====== Provided passage

Discover the sources of inspiration behind Philippe Vandenberg’s oeuvre through his biography.

Philippe Vandenberg in his studio in Molenbeek, 2008. © Wouter Cox

Philippe Vandenberg drawing as a child in his parent’s house. © Unknown


Philippe Vandenberg was born in 1952 as Philippe Vandenberghe. He grew up in Sint-Denijs-Westrem (a village near Ghent), in a bilingual family and spoke both French and Dutch at home. His mother came from a family of brewers, his father was an engineer who became the mayor of his hometown. Both he and his younger sister grew up surrounded by dogs, which their parents bred as a hobby. (i) Distancing himself from his troublous bourgeois family, he changed his surname to Vandenberg in 1982. He started to draw on a daily basis at a young age. When visiting the Museum of Fine Arts in Ghent as a teenager, Hieronymus Bosch’s Christ Carrying the Cross made a lasting impression, as did the works of Gustave Van De Woestijne and Constant Permeke. (ii)

============
====== Data listing

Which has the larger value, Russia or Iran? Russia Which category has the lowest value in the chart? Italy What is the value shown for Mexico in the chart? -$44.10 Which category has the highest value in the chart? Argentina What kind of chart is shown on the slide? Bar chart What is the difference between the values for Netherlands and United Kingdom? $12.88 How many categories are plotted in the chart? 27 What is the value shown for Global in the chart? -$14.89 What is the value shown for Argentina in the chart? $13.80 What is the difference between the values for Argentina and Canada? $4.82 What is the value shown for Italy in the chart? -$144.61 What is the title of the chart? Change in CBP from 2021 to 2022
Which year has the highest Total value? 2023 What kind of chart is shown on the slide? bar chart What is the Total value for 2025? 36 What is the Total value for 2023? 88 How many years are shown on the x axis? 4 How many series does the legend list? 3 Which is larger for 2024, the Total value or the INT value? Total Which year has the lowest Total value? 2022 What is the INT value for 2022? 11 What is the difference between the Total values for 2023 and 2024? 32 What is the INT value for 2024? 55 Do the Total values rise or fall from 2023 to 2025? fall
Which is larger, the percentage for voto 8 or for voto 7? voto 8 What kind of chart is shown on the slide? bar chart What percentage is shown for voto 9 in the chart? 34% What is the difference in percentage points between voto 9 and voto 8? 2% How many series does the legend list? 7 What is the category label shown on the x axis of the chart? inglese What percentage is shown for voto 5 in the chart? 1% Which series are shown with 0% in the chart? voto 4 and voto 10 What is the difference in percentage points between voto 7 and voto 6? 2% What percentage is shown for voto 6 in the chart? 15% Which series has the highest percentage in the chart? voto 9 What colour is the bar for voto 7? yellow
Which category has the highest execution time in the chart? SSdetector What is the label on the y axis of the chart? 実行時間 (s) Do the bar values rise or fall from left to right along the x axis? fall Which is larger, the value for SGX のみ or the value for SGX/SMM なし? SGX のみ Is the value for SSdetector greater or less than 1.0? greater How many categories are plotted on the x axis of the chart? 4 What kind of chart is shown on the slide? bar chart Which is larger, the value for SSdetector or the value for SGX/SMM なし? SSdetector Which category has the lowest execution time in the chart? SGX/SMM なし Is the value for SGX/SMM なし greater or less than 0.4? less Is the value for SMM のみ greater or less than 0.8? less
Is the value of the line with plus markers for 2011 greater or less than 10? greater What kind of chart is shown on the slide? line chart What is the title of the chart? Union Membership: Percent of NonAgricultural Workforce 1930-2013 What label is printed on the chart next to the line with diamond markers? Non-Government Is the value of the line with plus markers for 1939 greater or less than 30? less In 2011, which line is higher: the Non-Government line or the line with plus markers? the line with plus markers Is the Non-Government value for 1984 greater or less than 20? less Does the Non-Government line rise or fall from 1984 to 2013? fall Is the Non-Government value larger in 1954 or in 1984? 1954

============

◆ Questions to answer ◆
• A. According to the Vandenberg biography, in what year did Philippe Vandenberg change his surname?
• B. Reproduce the Vandenberg biography starting at "Philippe Vandenberg was" and ending at "Constant Permeke. (ii)", substituting "architect" for "engineer".

◆ Answers for each item ◆
• A. 1982

• B.
Philippe Vandenberg was born in 1952 as Philippe Vandenberghe. He grew up in Sint-Denijs-Westrem (a village near Ghent), in a bilingual family and spoke both French and Dutch at home. His mother came from a family of brewers, his father was an architect who became the mayor of his hometown. Both he and his younger sister grew up surrounded by dogs, which their parents bred as a hobby. (i) Distancing himself from his troublous bourgeois family, he changed his surname to Vandenberg in 1982. He started to draw on a daily basis at a young age. When visiting the Museum of Fine Arts in Ghent as a teenager, Hieronymus Bosch’s Christ Carrying the Cross made a lasting impression, as did the works of Gustave Van De Woestijne and Constant Permeke. (ii)